January 20, 2016

Earnings gap widens for authors in the UK



British children’s author David Walliams earned £11 million last year. Image via The Sun.

While rising income inequality in western nations is becoming a major topic of discussion, there hasn’t been much talk about it in the publishing industry yet.

Now, The Bookseller’s Sarah Shaffi reports that the UK has seen a steady increase in the income gap for writers.

Drawing on the findings of a report commissioned by the Authors’ Licensing and Collecting Society (ALCS), Shaffi describes a climate of “huge inequality,” where writing is an increasingly lucrative business for an increasingly small number of people. The ALCS research found that “the top 10% of professional authors—defined as those who dedicate more than 50% of their time to self-employed writing—earn 58% of all the money earned by professional authors,” with the top 5% earning 42.3% of that money.

Furthermore, The Guardian’s Richard Lea explains that the data shows a widening disparity, as the “the £199m netted by the top 50 authors represents a 21% increase [from] 2014, compared to a 6.6% rise for the UK print market as a whole.”

And who are the writers dominating the print market? Children’s book authors, of course. According to Lea, last year, Julia Donaldson, author of storybook The Gruffalo, topped the earnings list at £14 million. The British comedian and children’s author David Walliams came in second at £11 million. And JK Rowling was third, earning £8 million—this despite recent reports of struggles at Harry Potter Digital.

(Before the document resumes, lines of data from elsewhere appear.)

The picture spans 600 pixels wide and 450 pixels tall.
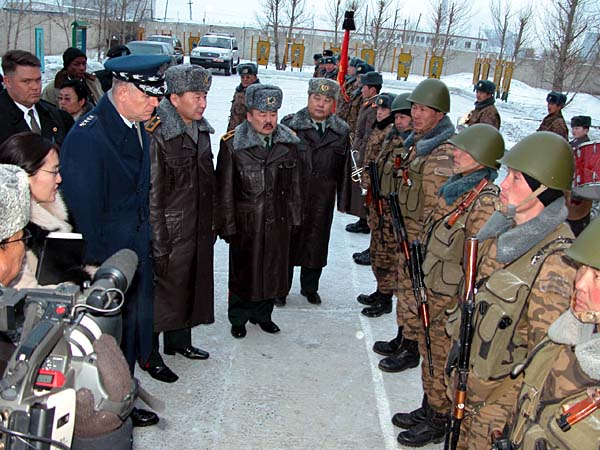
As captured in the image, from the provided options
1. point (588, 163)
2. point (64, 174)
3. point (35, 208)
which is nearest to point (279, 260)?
point (64, 174)

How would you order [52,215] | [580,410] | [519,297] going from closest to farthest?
[580,410]
[519,297]
[52,215]

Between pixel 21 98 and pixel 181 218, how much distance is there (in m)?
1.90

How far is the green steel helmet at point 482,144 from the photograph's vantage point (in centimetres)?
347

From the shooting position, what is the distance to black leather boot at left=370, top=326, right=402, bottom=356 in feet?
15.8

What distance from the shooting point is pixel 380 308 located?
555cm

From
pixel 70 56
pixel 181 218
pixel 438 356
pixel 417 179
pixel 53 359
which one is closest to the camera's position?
pixel 53 359

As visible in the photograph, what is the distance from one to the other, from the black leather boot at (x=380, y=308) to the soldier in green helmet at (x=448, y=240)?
1734mm

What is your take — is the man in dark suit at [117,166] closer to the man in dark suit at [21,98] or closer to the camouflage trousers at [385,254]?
the man in dark suit at [21,98]

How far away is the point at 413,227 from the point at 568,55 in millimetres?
21093

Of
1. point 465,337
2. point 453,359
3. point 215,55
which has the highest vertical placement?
point 215,55

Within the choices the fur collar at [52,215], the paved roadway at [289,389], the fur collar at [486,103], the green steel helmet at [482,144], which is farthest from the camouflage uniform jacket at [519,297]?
the fur collar at [486,103]

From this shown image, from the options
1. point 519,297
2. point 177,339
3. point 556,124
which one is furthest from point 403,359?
point 556,124

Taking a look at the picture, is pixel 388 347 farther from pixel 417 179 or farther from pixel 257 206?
pixel 257 206

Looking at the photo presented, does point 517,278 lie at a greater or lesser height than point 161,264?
greater
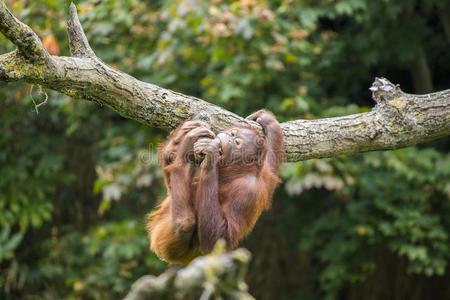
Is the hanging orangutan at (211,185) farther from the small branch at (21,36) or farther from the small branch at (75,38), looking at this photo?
the small branch at (21,36)

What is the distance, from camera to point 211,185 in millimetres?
4480

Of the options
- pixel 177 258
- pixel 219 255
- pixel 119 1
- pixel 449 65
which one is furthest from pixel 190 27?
pixel 219 255

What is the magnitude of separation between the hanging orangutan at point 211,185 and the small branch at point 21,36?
3.44ft

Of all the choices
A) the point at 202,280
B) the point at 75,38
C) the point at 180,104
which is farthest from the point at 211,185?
the point at 202,280

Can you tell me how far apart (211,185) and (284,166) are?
10.6 feet

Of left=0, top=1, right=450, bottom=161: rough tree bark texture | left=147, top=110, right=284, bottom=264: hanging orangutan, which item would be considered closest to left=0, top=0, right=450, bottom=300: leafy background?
left=0, top=1, right=450, bottom=161: rough tree bark texture

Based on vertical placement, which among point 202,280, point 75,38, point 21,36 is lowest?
point 202,280

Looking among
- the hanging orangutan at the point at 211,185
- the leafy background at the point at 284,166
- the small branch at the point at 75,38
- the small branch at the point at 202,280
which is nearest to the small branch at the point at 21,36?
the small branch at the point at 75,38

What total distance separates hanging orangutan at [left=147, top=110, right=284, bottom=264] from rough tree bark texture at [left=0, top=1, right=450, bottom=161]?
0.18 metres

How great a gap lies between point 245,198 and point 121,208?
5801 mm

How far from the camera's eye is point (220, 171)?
483cm

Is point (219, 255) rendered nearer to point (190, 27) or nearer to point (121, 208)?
point (190, 27)

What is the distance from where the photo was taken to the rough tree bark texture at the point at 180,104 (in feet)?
13.8

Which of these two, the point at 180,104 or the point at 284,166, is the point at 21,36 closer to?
the point at 180,104
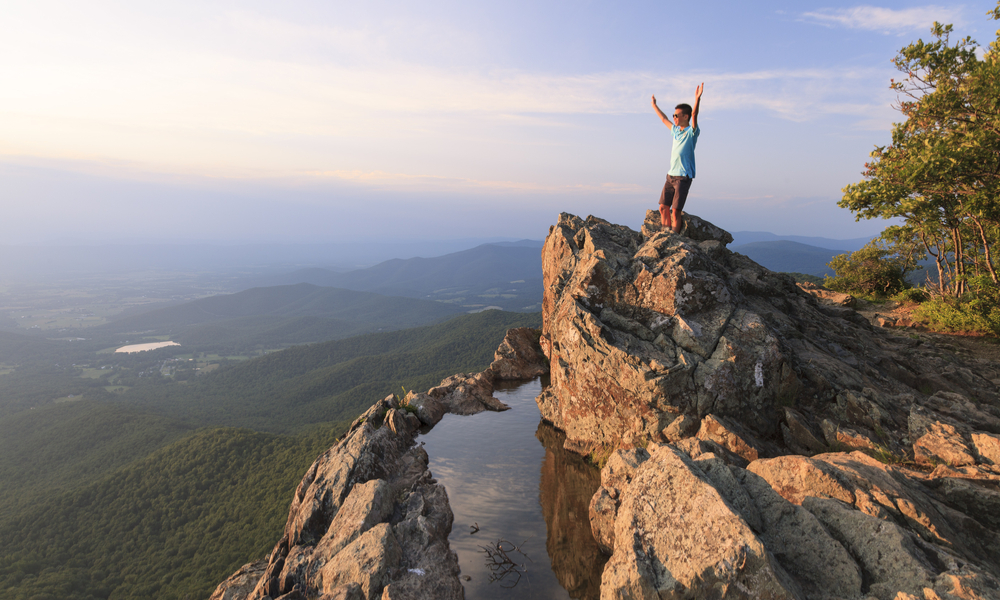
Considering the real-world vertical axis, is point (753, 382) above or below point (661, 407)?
above

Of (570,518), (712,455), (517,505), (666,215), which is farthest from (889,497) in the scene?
(666,215)

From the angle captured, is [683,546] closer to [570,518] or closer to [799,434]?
[570,518]

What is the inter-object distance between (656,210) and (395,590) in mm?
18861

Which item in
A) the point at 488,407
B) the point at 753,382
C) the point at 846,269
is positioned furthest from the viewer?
the point at 846,269

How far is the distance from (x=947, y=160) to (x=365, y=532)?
25.8 meters

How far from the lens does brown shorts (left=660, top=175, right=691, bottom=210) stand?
13.6m

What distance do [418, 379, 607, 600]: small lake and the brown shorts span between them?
901cm

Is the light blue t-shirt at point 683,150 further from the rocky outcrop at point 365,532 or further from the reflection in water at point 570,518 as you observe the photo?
the rocky outcrop at point 365,532

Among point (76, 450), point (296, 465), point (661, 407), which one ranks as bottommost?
point (76, 450)

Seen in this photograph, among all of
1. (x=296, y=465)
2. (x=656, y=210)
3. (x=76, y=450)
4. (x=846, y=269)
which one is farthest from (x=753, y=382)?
(x=76, y=450)

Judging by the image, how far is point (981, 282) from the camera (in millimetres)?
20375

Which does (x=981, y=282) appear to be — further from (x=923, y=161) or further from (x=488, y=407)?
(x=488, y=407)

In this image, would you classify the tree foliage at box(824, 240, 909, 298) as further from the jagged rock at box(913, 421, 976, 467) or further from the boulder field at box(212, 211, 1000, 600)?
the jagged rock at box(913, 421, 976, 467)

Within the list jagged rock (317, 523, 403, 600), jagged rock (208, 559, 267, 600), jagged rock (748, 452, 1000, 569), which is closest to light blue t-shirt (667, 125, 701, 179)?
jagged rock (748, 452, 1000, 569)
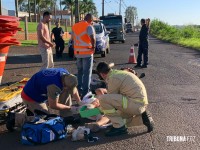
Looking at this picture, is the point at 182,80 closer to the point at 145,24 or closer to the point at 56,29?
the point at 145,24

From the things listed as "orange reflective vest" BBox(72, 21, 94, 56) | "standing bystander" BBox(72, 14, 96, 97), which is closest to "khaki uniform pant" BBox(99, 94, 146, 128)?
"standing bystander" BBox(72, 14, 96, 97)

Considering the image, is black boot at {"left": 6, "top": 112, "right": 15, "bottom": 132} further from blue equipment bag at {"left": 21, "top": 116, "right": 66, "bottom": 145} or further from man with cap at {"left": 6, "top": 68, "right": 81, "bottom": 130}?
blue equipment bag at {"left": 21, "top": 116, "right": 66, "bottom": 145}

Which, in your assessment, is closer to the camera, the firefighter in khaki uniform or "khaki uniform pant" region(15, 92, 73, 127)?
the firefighter in khaki uniform

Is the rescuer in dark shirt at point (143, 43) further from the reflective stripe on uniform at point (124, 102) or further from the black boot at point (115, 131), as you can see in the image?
the black boot at point (115, 131)

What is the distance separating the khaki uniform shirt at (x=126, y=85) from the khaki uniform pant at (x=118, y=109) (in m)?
0.10

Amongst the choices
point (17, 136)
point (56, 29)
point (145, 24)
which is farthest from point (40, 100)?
point (56, 29)

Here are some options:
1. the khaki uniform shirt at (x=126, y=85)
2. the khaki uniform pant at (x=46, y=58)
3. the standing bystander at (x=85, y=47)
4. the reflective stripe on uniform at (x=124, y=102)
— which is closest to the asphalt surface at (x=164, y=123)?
the reflective stripe on uniform at (x=124, y=102)

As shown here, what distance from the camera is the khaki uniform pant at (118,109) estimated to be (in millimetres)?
5707

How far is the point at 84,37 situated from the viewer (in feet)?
27.2

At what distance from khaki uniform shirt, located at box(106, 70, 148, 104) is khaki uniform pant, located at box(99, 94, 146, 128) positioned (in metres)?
0.10

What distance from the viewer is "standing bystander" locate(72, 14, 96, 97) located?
26.6 ft

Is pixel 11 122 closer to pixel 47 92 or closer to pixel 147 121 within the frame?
pixel 47 92

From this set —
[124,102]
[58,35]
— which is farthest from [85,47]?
[58,35]

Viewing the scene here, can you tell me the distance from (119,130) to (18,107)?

No one’s ever gone into the book business to make money, but the trend still warrants concern. As the Society of Authors’ chief, Nicola Solomon, told Lea, “Falling author incomes, and the narrowing of what money there is towards top ‘brand name’ authors, is not healthy for the publishing industry, nor for society as a whole.”

“It’s the great moral issue of our time,” Soloman continued.

Just kidding. She didn’t go that far. Still, the latest numbers in the UK are far from heartening.



Kait Howard was a publicist at Melville House.